Hem ayrıca, Türkiye İstatistik Kurumu kayıtlarında milyar dolar olarak yer alan bu kalem, Türkiye İhracatçılar Meclisi'nin ihracat kayıtlarında görünmüyordu. Bu yüzden, TİM'in rakamları, TÜİK'in rakamlarından daha aşağıda kalmıştı. Bu da ilk bakışta can sıkıyordu; resmi kayıtlarda yer alan ve ihracatın büyük görünmesini sağlayan bir rakam, ihracatçı birliklerinin kayıtlarında yoktu.

Biraz detaya inince, bu rekor ihracatın kaynağı ortaya çıkıverdi. Ocak ayında 71'inci fasıl kapsamında gerçekleştirilen 1 milyar 35 milyon dolarlık ihracatın yaklaşık 900 milyon doları altından oluşuyordu. Bu ihracat da daha çok İsviçre'ye yapılmıştı. Külçe altın biçiminde gerçekleştirilen ihracat, "işlenmemiş değerli maden" sınıfına giriyordu. Bu yüzden de bu ihracat, Türkiye İhracatçılar Meclisi verilerinde kapsanmıyordu. İşlenmemiş değerli madenlerin yanı sıra yabancı uçak ve gemilere verilen akaryakıt ile yine yabancı uçaklara sağlanan kumanyalar da TİM rakamlarında yer almıyordu. Bunu da bir not olarak aktarmış olalım.

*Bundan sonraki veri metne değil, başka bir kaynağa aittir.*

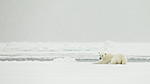 KA_140614_4739 / Ursus maritimus / Isbjørn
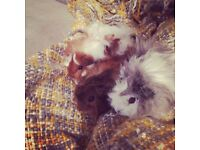 Beautiful female guinea pigs needing forever homes!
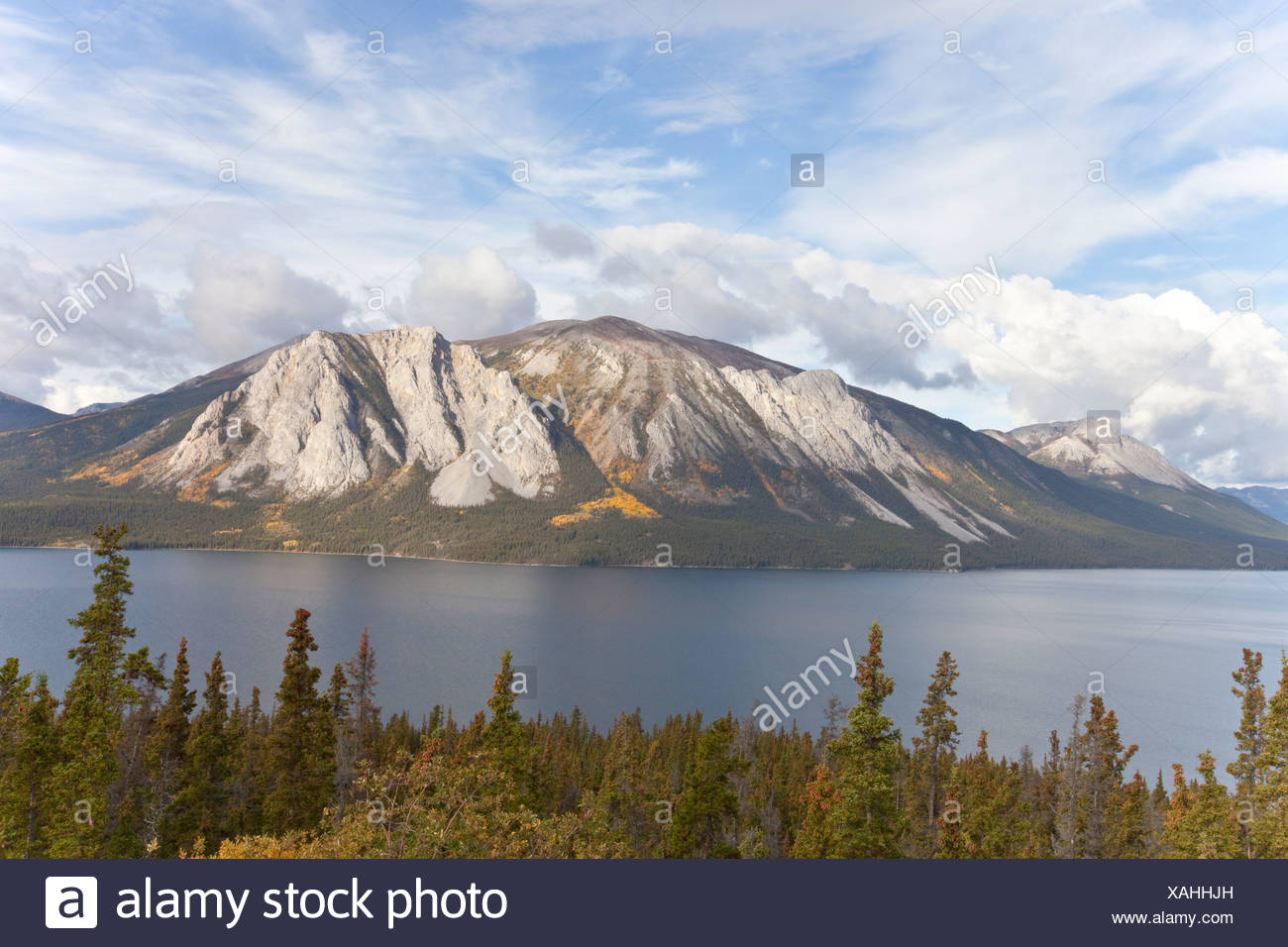 Mountain at Windy Arm of Tagish Lake, Indian summer, leaves in fall colours, autumn, South Klondike Highway, Yukon Territory - Stock Image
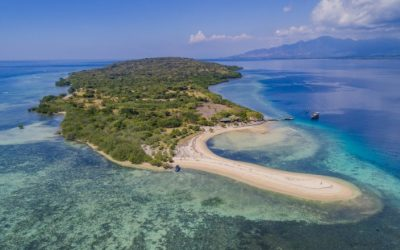 Die Insel Menjangan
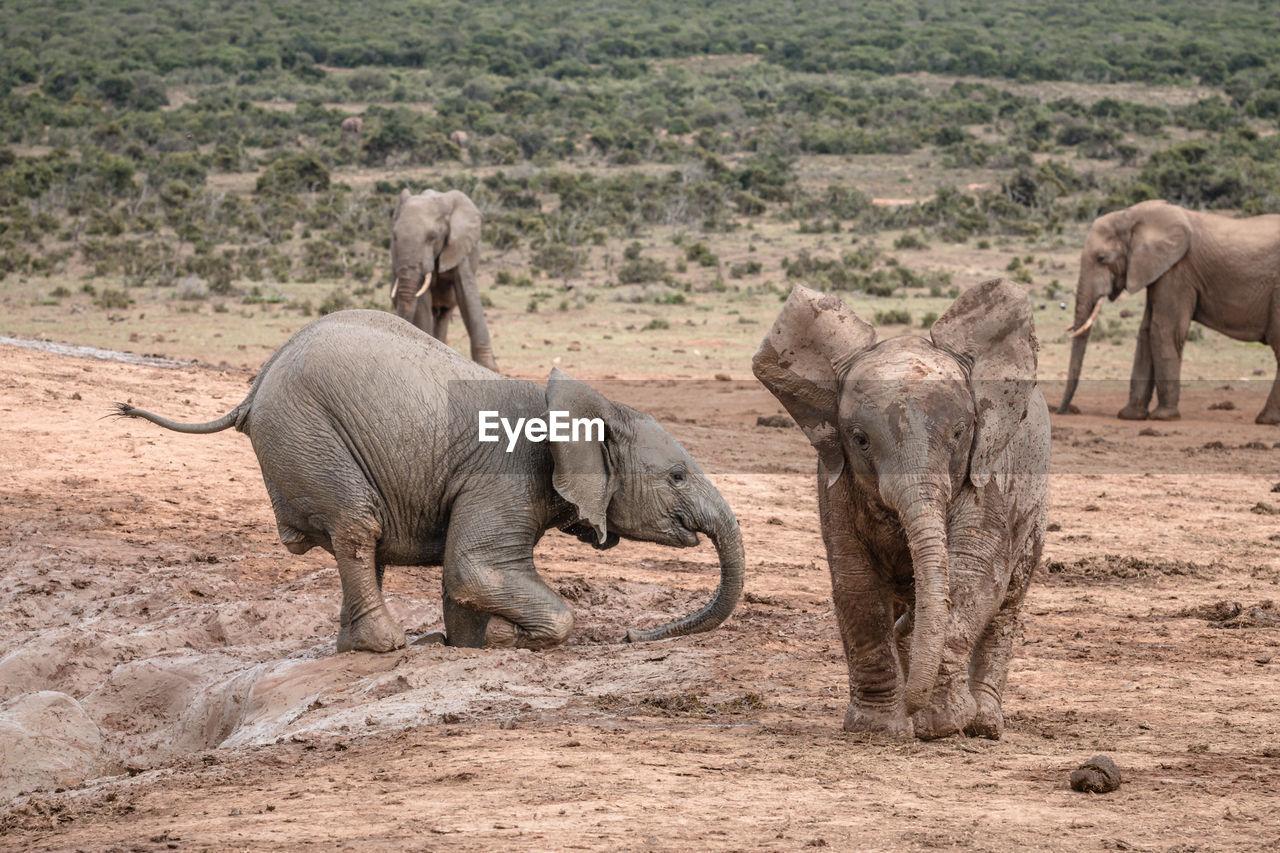 ELEPHANT WALKING IN A DESERT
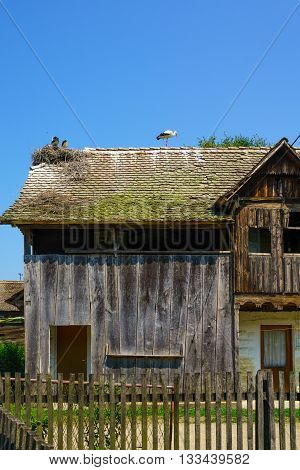 Wooden House, With Storks, Croatia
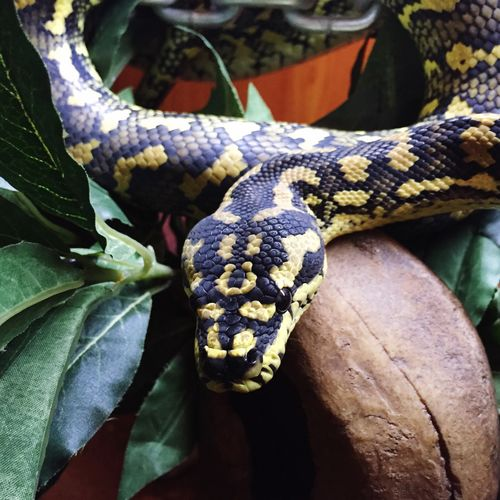 George. Python Jungle Python Carpet Python Snake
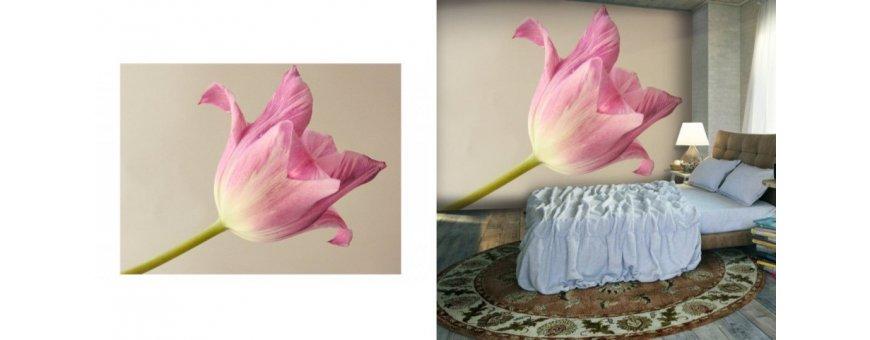 Tulppaani Fototapetit saat Sisustutaulut.net kaupastamme nopealla toimituksella. Tutustu Kukka taustaseinä aiheisiin eri harrastuksista ja tilaa nyt! Ilmainen toimitus.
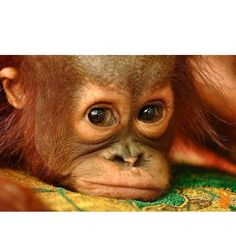 No photo description available. Scary Animals, Cute Baby Animals, Animals And Pets, Funny Animals, Beautiful Creatures, Animals Beautiful, Orangutan Monkey, Los Primates, Types Of Monkeys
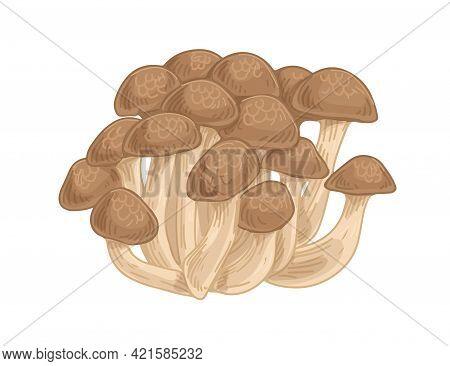 Asian Shimeji Mushrooms. Clump Of Wild Forest Fungi. Fresh Raw Fungus. Natural Organic Vegetarian Fo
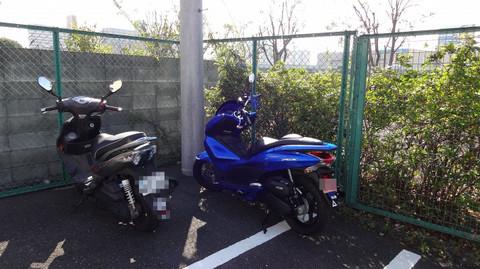 Ssdsc00176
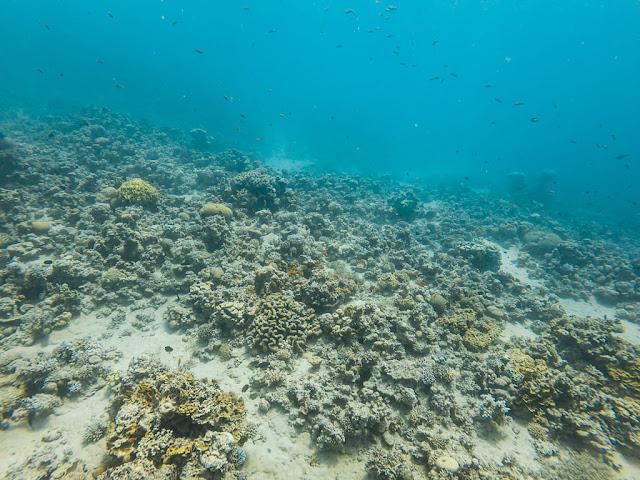 Mucho coral en el Japanese Garden, Aqaba, mar Rojo, Jordania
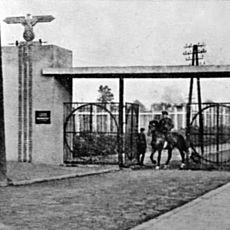 Лекція «Янівський табір у центрі Голокосту в Галичині»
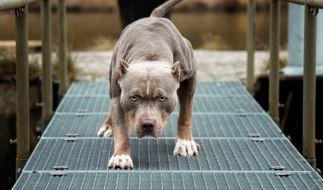 Ein Junge starb bei einer Hunde-Attacke in New Jersey. (Foto)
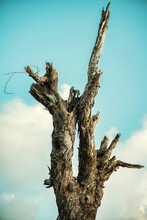 Dead Dried Out Tree Trunk Against The Blue Sky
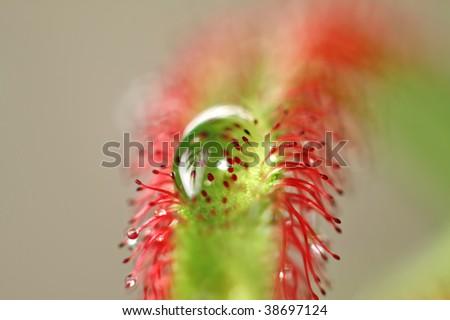 macro of a carnivore plant-swallow DOF - stock photo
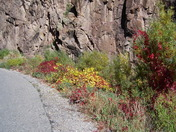 Fall colors in the Jemez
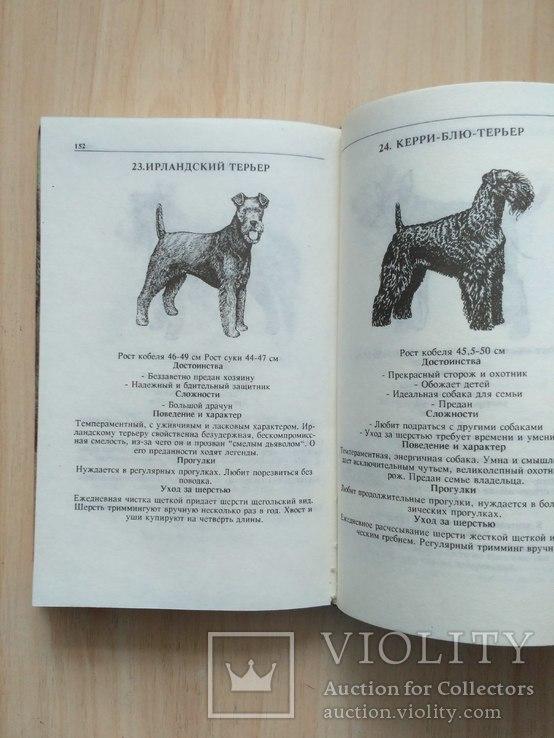 Справочник собаковода любителя, фото №12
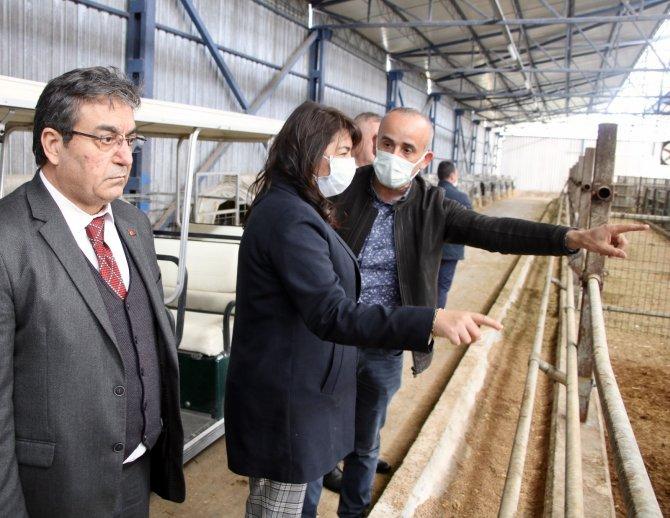 """AK Parti'li İskenderoğlu süt üretim tesisini ziyaret etti: """"Süt ürünlerinde marka şehir imajı geliştirilecek"""""""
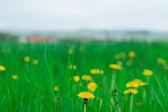 одуванчики трава фон — Стоковое фото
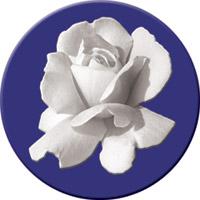 Neue Solidarität 21/2012:Tragen Sie das Symbol des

Altın fiyatlarının hızla yükseliyor olması, belli ki ellerindeki altını değerlendirmek isteyen bankaları ve piyasadan topladıkları altını eriterek külçe haline getiren kuyumcu ve benzeri kurumları harekete geçirmiş bulunuyor. Aslında bu durum, bu yıla özgü de değil. Türkiye, altın ihracatını bir anlamda geçen yıl keşfetti. Geçen yılın ocak ayında da hemen hemen tümü altından oluşmak üzere 71'inci fasıldan 1 milyar 92 milyon dolarlık ihracat gerçekleştirildi. Bu ihracat, geçen ocaktaki toplam 10.6 milyar dolarlık ihracatın onda birini oluşturmuştu. Söz konusu fasıldan geçen yılın tümünde gerçekleştirilen ihracat 5 milyar 384 milyon doları bulmuştu. 2007 yılının tümünde bu fasıldan yapılan ihracat da 2 milyar 624 milyon dolardı.

71'inci fasıl kapsamında 2003 yılında 810 milyon, 2004'te 1 milyar 64 milyon, 2005'te 1 milyar 326 milyon, 2006'da 1 milyar 824 milyon dolarlık ihracat yapıldı.

Son iki yılda, yalnızca ocak aylarında gerçekleştirilen ihracat, 2005 öncesinin yıllık ihracatlarını geride bıraktı. Bunda iki etken rol oynuyor kuşkusuz. Birincisi, altın fiyatları baş döndürücü bir artış gösteriyor, ikincisi de bu fiyat artışının etkisiyle ihracat, miktar yönünden de tırmanıyor. Böylece, birim fiyatlardaki artışın körüklediği miktar artışıyla birlikte altındaki toplam ihracat rekor düzeylere ulaşıyor.